By Joan Weed, contributor
Are you feeling those subtle hints that gardening season is truly coming?
This month, I plan to repeat some instructions from five years ago. We have new readers and I hope new gardeners can benefit.
Seed starting! Yes! Gardeners, start your engines — finally.
You know all those seed packets you just couldn’t resist tossing in your cart in mid-winter? Well, the time has finally come for starting some.
I say “some” because all seeds are not best begun inside. Many prefer direct sowing in the garden. Here we’ll deal with those that need a head start inside where we live.
First of all, you might be asking why start seeds inside at all? You can buy perfectly grown plants at your local nursery.
The main reason to my way of thinking is to have the precise varieties you’d like. And besides, it’s fun.
Start those that take a while to germinate and become a size that can withstand outdoor wind and weather—vegetables such as eggplant, tomatoes, peppers, parsley, basil, cabbages, broccoli, leeks and lettuces.
Flowers to begin inside are perennials, mostly. Annual flowers do well with direct garden sowing.
Seeds can be held over from year to year if stored properly. That means completely dry and in a neutral temperature setting. A few kinds of seeds perform best when bought fresh each season, such as alliums and parsley.
To test for viability of saved seeds, place a few in a folded, damp paper towel and then in a jar or plastic bag. Observe for a few days and the percentage of your test seeds usually corresponds with those remaining in the packet.
Some seeds remain viable for many years. If you’d like to save seeds and have them come in true, you must save only open-pollinated varieties. Hybrids are not good candidates.
Some seeds need preparation before sowing. Peas, beans and parsley could benefit from an overnight soaking first. There is also a legume inoculant for pea and bean seeds that aids in germination.
Others need scarification, like moonflowers. This means nicking the outer coating with a sharp knife to allow moisture to penetrate the shell more easily. Then there is stratification, which means planting in moist starting mix and placing (covered) in a cool environment (like the refrigerator) for months. Cardinal flower is one that comes to mind for this treatment.
Here, think what Mother Nature would do for a hint about which could use this method.
You’ll need a few supplies to begin. First, a soilless mix for filling your containers. Containers can be specially bought divided planters or old yogurt cups. Clamshell containers from salad or such make good planters and come with their own covers to hold in moisture. This should be removed once germination takes place. Depends on your budget. Drainage is important, so holes might need to be added to the bottom.

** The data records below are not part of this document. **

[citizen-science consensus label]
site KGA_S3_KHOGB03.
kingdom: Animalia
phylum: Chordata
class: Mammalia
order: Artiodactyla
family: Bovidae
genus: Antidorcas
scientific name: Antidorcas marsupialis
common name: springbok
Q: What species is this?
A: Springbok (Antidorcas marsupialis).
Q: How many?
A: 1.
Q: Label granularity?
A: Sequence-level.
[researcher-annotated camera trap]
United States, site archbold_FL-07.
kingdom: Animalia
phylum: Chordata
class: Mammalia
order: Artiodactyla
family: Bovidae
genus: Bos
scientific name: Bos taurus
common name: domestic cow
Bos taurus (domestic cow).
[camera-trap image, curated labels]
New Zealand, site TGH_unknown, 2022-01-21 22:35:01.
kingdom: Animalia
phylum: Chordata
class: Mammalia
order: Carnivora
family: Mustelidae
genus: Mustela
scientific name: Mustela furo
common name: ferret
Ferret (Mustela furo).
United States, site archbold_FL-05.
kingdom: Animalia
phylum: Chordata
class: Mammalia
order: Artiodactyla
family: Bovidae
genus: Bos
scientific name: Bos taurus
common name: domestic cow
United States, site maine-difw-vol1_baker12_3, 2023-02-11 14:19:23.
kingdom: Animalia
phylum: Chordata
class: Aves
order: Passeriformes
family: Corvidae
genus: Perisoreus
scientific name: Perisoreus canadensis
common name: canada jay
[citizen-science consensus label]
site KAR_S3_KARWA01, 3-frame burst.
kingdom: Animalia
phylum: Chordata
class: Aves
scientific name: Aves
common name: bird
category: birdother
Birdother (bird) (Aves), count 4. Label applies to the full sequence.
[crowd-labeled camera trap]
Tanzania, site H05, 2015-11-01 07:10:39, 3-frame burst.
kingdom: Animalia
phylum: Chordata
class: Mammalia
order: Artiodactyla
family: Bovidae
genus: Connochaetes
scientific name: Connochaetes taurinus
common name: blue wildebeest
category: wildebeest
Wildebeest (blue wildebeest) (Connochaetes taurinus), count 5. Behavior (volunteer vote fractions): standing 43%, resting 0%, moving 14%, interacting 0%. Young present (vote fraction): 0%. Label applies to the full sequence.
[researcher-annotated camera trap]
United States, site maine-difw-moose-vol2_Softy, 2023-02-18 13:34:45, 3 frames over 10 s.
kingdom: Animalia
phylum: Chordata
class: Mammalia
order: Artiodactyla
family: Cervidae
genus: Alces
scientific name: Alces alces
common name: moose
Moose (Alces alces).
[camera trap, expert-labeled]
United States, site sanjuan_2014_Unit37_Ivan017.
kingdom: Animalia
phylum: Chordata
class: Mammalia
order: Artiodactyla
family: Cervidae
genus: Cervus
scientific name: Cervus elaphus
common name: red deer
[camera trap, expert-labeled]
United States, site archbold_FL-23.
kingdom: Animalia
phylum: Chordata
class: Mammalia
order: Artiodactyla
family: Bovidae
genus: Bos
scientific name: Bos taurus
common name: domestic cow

You’ll need trays to hold your choice of planters because you will want to water from below so as not to wash away your seeds. Some sort of labels are essential and a sharpie or grease pencil. I sometimes cut used cottage cheese or yogurt containers into V-shaped labels to stick in the planters.
Lighting is important, especially after germination takes place. I have used ordinary shop lights on adjustable chains with good results. You will want to raise the lights as the plants grow. If the source of light is not close enough to plants, they will reach for it and become leggy and weak.
Although somewhat expensive, a gardener’s heating pad to place under your tray will ensure success. It can be used every year thereafter, so the investment is worth it.
One reason for the early demise of seedlings is “damping off,” which will have your baby plants falling over suddenly. To avoid this, always water from the bottom, and it could benefit your plants to have a sprinkling of sand or gravel on top of the planting medium.
Lightly brushing your newly started plants daily with your hand helps them to be strong. Another idea is to run an oscillating fan nearby. A timer for your lights is also a good idea, as you will want the light to shine for 14-16 hours a day.
Once our last frost date has come and the weather warms, you will want to “harden off” your plants. They should be introduced to their permanent garden space by setting outdoors in a shaded but bright area a little bit each day and brought inside at night. After a week or so of this, you may plant in the garden.
One trick I have used to protect newly planted vegetables like tomatoes is to cut the bottom off a soft plastic pot and push it into the ground around your plant. This protects the plant from wind and shades it just enough till it gets strong. You can leave in place all season, as your plant will grow right up and out.
Don’t be too anxious to start your seeds, as you will be taking care of them for many months. Packets usually have loads of valuable information about planting depth, days to maturity, whether light is needed for germination or dark.
There are books available also. Our library has some, as well as free seeds from the seed library. It is hoped you will add some seeds at the end of the season for next year’s offerings. One of my favorite books about propagating plants is Making More Plants by Ken Druse.
Seeds for squash, beets, corn, carrots, beans, radishes, cucumbers, melons and peas are best planted directly in your garden beds when the soil temperature is warm and all danger of frost is past.
There are still many plants that our local nurseries do better than we do, so visit and purchase some starts. Knowing something about the beginnings of a plant’s life will make you a better shopper.
If you are new at seed starting, begin with a manageable few. Before you know it, you’ll catch the fever.